De acordo com a CNT, as necessidades do Brasil são maiores para que o desenvolvimento do país seja alavancado por meio de empreendimentos que darão maior competitividade ao setor produtivo.

Além de projetos de integração nacional, o estudo elaborado pela entidade também inclui diversos empreendimentos urbanos voltados principalmente para o transporte público em 18 regiões metropolitanas do país.

“Uma significativa parcela da infraestrutura de transporte, em todas as modalidades, encontra-se obsoleta, inadequada ou ainda por construir. Algumas delas operam no limite ou mesmo acima da sua capacidade, enquanto outras carecem de manutenção”, afirma o documento.

Dentre as obras listadas estão a construção e duplicação de rodovias, a expansão de hidrovias, a dragagem em portos, a implantação de ferrovias, a construção e ampliação de aeroportos, além da construção e de adequações de terminais de cargas, entre outros.

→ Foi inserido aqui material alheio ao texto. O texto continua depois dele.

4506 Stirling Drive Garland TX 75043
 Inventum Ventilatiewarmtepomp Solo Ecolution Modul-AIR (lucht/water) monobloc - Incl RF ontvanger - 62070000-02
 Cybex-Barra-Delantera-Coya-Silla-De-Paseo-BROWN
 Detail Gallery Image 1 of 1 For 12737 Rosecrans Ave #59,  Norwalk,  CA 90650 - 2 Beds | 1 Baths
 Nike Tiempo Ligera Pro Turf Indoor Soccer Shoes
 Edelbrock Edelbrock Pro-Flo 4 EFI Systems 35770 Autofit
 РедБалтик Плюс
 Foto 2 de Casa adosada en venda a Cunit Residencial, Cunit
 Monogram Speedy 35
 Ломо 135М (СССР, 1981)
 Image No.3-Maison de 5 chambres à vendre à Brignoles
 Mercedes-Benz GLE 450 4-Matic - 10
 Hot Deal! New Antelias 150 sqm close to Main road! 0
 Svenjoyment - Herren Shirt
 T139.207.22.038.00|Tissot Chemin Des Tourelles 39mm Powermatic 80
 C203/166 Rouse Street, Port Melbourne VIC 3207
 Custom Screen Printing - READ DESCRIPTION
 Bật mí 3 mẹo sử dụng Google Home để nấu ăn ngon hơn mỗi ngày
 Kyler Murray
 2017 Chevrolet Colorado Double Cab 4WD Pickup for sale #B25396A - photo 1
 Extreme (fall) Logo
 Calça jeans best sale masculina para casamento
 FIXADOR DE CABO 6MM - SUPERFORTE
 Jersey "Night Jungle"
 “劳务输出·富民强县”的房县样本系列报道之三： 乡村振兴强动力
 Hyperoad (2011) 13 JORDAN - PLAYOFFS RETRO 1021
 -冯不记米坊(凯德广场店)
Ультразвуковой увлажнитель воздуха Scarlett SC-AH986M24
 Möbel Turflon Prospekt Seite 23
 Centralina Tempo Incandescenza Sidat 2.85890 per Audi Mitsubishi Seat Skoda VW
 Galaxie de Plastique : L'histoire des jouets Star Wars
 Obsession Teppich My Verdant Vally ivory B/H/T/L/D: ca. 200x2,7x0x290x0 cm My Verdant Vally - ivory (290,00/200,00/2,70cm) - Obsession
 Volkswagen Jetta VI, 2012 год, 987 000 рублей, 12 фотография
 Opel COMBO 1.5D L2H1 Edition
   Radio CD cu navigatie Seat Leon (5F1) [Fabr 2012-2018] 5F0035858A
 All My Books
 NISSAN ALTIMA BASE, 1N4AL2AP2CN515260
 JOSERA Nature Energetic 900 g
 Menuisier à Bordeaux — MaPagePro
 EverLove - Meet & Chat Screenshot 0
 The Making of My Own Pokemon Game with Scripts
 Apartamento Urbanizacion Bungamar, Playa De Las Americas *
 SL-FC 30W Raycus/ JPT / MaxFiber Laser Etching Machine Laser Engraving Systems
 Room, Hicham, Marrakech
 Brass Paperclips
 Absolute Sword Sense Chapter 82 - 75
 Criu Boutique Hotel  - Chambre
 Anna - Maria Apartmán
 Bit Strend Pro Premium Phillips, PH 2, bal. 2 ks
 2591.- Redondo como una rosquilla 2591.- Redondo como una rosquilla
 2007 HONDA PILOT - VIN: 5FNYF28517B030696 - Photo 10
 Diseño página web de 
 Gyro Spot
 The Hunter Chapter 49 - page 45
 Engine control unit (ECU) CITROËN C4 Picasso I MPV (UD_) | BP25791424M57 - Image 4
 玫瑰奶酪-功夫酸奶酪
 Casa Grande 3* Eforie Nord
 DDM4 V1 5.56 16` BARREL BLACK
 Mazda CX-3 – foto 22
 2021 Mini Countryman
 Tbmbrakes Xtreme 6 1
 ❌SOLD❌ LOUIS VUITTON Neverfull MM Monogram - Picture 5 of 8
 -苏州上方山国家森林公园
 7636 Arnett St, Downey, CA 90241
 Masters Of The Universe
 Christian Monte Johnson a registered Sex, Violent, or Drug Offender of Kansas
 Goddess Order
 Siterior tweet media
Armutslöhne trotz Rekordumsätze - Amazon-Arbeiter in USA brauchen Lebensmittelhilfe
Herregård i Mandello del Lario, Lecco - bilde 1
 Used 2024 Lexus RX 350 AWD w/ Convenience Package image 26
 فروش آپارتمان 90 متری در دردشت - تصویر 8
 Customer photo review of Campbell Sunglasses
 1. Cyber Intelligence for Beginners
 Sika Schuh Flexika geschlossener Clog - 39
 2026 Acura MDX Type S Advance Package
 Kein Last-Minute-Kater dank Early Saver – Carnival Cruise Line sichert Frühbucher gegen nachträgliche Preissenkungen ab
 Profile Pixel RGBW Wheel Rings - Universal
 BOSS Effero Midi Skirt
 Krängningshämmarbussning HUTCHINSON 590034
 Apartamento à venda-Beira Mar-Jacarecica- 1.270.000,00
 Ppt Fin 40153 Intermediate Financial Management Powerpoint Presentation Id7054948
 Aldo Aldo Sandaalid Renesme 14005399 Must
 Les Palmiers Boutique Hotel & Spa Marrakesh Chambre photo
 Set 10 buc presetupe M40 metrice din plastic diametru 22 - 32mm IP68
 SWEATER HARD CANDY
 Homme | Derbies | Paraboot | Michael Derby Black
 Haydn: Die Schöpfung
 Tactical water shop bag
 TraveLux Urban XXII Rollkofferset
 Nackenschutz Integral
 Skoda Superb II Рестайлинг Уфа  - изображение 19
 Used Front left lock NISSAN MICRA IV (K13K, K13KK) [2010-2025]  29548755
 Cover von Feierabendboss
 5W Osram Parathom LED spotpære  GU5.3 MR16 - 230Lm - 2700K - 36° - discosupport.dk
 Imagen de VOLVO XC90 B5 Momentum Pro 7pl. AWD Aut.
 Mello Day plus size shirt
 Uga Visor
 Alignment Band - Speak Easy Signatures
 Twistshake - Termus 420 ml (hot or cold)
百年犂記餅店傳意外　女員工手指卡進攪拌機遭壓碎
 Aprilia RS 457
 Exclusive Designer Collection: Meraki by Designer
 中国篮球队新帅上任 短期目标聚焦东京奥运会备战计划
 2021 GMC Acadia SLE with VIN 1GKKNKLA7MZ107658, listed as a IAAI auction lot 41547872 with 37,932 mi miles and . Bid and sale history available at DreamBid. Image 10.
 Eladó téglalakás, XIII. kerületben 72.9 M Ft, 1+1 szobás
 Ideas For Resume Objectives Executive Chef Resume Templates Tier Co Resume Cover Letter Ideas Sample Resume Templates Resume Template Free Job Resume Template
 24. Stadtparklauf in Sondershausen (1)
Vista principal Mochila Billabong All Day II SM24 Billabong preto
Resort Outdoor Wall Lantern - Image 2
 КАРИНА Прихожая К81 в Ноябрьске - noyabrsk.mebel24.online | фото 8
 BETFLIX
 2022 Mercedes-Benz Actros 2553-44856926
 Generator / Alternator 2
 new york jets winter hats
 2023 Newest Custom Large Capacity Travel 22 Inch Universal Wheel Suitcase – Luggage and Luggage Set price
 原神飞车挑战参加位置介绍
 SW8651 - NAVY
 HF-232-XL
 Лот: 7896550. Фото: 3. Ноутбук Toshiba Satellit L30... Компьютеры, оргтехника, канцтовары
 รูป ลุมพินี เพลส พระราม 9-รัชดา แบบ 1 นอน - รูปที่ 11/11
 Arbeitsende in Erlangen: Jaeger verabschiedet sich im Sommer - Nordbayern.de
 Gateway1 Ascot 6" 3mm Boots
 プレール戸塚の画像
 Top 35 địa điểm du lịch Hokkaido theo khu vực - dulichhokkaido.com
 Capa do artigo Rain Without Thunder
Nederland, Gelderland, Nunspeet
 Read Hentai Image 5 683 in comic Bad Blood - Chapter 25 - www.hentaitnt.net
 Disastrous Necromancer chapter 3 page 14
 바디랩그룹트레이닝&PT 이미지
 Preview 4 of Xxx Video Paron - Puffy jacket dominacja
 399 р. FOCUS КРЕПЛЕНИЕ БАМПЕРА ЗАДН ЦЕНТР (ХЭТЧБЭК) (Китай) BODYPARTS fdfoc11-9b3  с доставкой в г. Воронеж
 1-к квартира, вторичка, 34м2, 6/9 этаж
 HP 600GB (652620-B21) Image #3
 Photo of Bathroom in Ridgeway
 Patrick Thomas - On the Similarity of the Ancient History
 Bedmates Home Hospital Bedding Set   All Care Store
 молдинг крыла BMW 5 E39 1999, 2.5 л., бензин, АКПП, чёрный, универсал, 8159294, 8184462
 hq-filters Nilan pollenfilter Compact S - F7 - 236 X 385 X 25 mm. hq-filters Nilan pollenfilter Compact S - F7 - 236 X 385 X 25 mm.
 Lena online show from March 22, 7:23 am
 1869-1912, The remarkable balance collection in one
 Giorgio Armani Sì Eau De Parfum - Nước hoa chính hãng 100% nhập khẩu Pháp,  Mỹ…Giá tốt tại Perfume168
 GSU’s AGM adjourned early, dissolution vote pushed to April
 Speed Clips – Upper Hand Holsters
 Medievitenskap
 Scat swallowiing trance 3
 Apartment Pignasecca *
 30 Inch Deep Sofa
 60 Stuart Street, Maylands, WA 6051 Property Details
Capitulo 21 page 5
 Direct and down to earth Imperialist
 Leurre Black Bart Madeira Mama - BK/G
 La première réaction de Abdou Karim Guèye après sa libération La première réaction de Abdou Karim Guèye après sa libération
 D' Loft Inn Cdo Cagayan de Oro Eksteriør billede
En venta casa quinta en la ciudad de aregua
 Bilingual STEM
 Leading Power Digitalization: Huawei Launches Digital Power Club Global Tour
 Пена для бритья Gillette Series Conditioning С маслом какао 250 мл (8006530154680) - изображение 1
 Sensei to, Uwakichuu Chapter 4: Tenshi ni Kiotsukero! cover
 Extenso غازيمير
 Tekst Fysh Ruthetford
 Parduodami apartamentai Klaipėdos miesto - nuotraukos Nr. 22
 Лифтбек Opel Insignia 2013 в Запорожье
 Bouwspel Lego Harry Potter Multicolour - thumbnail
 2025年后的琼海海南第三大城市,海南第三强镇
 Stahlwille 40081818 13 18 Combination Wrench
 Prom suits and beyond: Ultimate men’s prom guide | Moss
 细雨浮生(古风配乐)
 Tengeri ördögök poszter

Além disso, o estudo elenca corredores de ônibus e trens de passageiros, monotrilhos, metrôs e terminais de passageiros.

A CNT alerta ainda que a retomada dos investimentos públicos em infraestrutura de transportes não tem sido suficiente para adequar a oferta dos serviços à demanda do país.

Por isso, a entidade considera importante que o setor privado aumente sua participação nesses projetos.